第5幕 シャルロッテ
「あらシャルロッテ。どこに行っていたの?」
剣舞の輪から外れ、休憩所で休んでいた少女は尋ねた。
「少し、夜風に当たって参りました。ヘンリエッタお姉様もお休み中なのですね」
ルシアが見かけた娘───シャルロッテと呼ばれた少女は無表情を崩さずに答える。
「ええ。今はアニエスたちがメインで頑張ってくれてるわ。それより、今日は何かいいことでもあったのかしら?」
ヘンリエッタは無表情の裏に隠された感情を読み取って尋ねる。
「お姉様には黙っていてもお見通しなのですね」
無表情だったシャルロッテの顔が少しほころぶ。ヘンリエッタの顔にも自然と笑みが浮かんだ。
「もちろん、姉妹だもの」
「今日は、とても綺麗な月と出会えました…」
「そうだったのね」
ヘンリエッタはそれ以上、尋ねることはなく、ただにっこりと笑うだけだった。
「それでは失礼します、お姉様」
シャルロッテはそう言って、すたすたとそのまま奥の部屋へと消えていった。
「綺麗な月に…出会えた、ね…。さて、私もそろそろ戻ろうかしら」
ヘンリエッタは立ち上がると、休憩所を後にしたのだった。
風のない窓際、先程奥へ入ったシャルロッテが窓の外を見上げていた。
「……」
少女はじっと黙って、軽く目を閉じる。

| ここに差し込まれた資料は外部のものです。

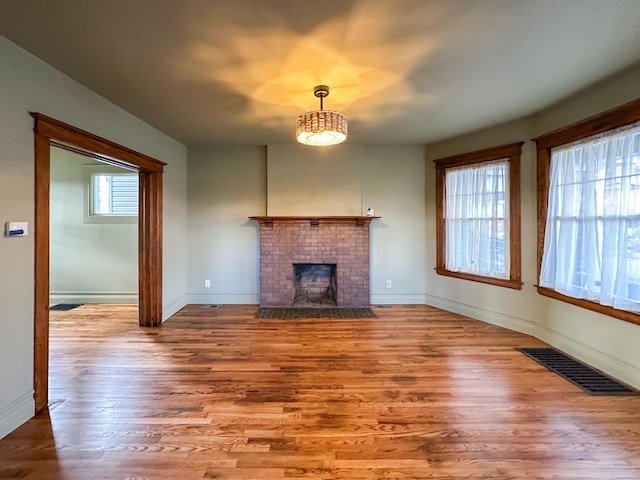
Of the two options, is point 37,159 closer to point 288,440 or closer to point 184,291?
point 288,440

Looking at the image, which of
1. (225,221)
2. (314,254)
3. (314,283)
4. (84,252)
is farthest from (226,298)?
(84,252)

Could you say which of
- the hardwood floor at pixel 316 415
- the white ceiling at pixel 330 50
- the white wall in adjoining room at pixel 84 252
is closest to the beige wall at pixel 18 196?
the white ceiling at pixel 330 50

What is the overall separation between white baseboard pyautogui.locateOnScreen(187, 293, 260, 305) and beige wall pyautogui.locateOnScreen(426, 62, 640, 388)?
2832 millimetres

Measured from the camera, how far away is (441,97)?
3049 millimetres

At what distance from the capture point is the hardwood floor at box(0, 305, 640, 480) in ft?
5.62

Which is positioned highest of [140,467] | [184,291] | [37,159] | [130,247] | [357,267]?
[37,159]

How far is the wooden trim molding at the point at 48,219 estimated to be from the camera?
7.32 feet

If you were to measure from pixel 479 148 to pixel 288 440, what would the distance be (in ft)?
13.4

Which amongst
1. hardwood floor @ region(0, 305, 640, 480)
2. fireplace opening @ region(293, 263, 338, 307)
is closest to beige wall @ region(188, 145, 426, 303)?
fireplace opening @ region(293, 263, 338, 307)

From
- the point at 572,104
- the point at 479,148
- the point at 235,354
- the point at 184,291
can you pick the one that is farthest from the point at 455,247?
the point at 184,291

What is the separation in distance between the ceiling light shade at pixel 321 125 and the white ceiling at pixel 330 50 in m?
0.28

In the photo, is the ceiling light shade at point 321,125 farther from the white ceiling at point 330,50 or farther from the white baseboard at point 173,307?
the white baseboard at point 173,307

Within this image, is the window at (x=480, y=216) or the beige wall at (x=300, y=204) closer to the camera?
the window at (x=480, y=216)

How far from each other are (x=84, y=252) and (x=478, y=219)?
237 inches
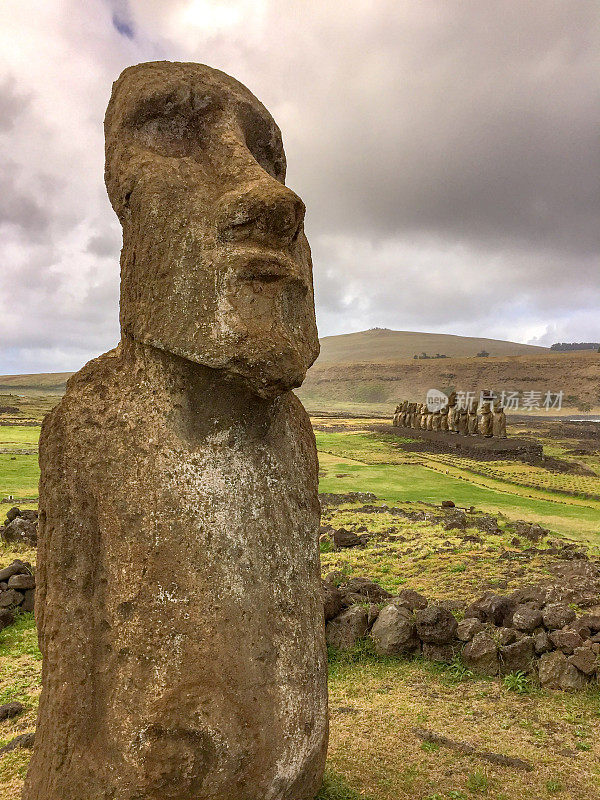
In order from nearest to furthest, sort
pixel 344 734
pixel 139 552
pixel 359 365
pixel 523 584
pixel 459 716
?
pixel 139 552 → pixel 344 734 → pixel 459 716 → pixel 523 584 → pixel 359 365

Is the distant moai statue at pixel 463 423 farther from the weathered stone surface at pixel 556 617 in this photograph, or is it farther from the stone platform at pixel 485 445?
the weathered stone surface at pixel 556 617

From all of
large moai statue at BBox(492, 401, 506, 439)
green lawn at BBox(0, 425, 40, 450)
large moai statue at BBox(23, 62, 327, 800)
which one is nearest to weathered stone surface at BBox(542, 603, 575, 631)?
large moai statue at BBox(23, 62, 327, 800)

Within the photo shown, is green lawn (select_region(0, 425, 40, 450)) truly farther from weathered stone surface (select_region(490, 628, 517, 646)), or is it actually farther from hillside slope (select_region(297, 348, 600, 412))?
hillside slope (select_region(297, 348, 600, 412))

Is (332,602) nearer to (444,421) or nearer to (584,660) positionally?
(584,660)

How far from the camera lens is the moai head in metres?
2.78

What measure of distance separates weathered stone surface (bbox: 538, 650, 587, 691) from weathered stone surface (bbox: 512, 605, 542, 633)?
0.43 metres

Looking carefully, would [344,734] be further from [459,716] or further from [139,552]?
[139,552]

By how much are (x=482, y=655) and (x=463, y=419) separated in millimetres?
31591

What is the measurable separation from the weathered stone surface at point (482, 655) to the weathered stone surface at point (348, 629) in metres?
1.12

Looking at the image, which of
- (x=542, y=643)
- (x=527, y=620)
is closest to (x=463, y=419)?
(x=527, y=620)

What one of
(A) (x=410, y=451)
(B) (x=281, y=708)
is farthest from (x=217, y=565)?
(A) (x=410, y=451)

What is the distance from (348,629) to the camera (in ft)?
22.6

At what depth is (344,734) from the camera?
4820mm

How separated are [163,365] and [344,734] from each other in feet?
11.3
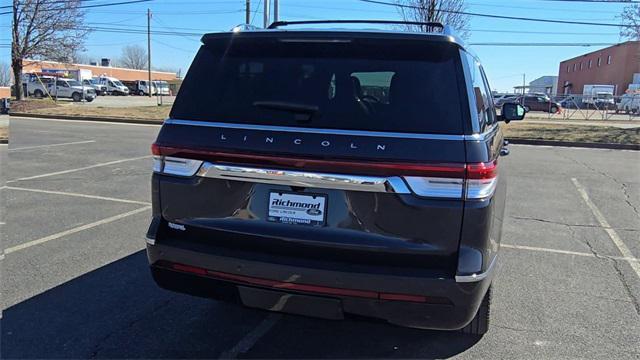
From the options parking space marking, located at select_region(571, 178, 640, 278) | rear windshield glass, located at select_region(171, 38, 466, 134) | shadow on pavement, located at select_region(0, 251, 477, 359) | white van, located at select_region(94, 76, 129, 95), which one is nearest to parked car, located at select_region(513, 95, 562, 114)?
parking space marking, located at select_region(571, 178, 640, 278)

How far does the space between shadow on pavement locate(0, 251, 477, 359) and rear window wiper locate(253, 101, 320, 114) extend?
4.07 ft

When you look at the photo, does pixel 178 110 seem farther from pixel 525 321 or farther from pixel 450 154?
pixel 525 321

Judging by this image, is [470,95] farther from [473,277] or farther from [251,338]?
[251,338]

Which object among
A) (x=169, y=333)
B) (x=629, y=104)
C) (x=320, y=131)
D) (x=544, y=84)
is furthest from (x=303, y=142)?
(x=544, y=84)

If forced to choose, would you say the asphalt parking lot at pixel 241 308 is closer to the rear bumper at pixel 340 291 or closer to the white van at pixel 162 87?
the rear bumper at pixel 340 291

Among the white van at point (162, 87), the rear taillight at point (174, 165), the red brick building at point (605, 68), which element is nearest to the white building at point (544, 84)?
the red brick building at point (605, 68)

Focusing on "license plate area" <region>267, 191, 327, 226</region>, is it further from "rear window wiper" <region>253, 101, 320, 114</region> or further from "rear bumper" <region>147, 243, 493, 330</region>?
"rear window wiper" <region>253, 101, 320, 114</region>

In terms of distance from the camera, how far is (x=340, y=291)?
248cm

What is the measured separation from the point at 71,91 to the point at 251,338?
4840 cm

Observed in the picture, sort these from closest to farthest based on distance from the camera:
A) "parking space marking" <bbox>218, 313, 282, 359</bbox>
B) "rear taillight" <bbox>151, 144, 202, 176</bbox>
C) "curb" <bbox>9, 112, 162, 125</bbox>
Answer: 1. "rear taillight" <bbox>151, 144, 202, 176</bbox>
2. "parking space marking" <bbox>218, 313, 282, 359</bbox>
3. "curb" <bbox>9, 112, 162, 125</bbox>

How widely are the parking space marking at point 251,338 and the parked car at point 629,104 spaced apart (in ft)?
127

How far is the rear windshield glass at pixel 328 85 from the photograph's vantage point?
2.50 m

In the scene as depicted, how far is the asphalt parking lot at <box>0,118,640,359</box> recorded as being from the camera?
3.16 meters

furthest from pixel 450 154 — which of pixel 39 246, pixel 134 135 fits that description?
pixel 134 135
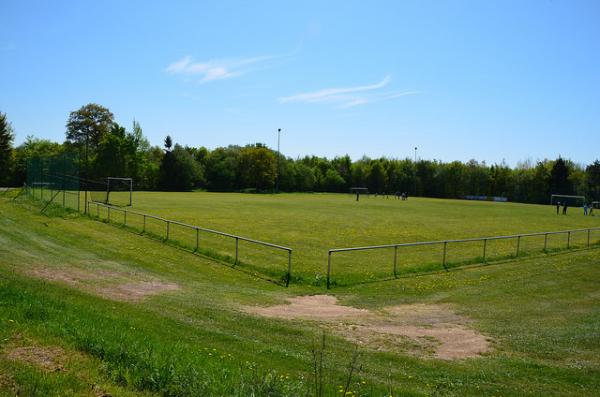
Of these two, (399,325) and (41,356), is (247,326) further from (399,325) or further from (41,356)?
(41,356)

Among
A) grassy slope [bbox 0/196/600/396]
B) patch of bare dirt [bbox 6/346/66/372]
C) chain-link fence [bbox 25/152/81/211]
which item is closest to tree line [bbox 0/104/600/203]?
chain-link fence [bbox 25/152/81/211]

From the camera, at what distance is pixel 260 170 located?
12238 centimetres

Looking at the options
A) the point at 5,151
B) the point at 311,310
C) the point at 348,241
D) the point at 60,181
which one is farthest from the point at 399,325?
the point at 5,151

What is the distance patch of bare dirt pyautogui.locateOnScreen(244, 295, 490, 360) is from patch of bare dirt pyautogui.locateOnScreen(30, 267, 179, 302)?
3.33 meters

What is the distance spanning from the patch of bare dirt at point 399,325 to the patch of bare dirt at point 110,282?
3333 millimetres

シャルロッテも、姉であるヘンリエッタを慕い、騎士に憧れる一人だった。
「おやすみなさい…」
少女はそう言って横になると、そのまま深い眠りに落ちていったのだった。
こうして、少女達は騎士への道を歩んでいく。
過去の思い出から、未来の物語へ。
ここから始まるのは、一つの戦争の記録。
そして、ルシアとリムネッタ───夢見る二人の少女が紡ぐ物語。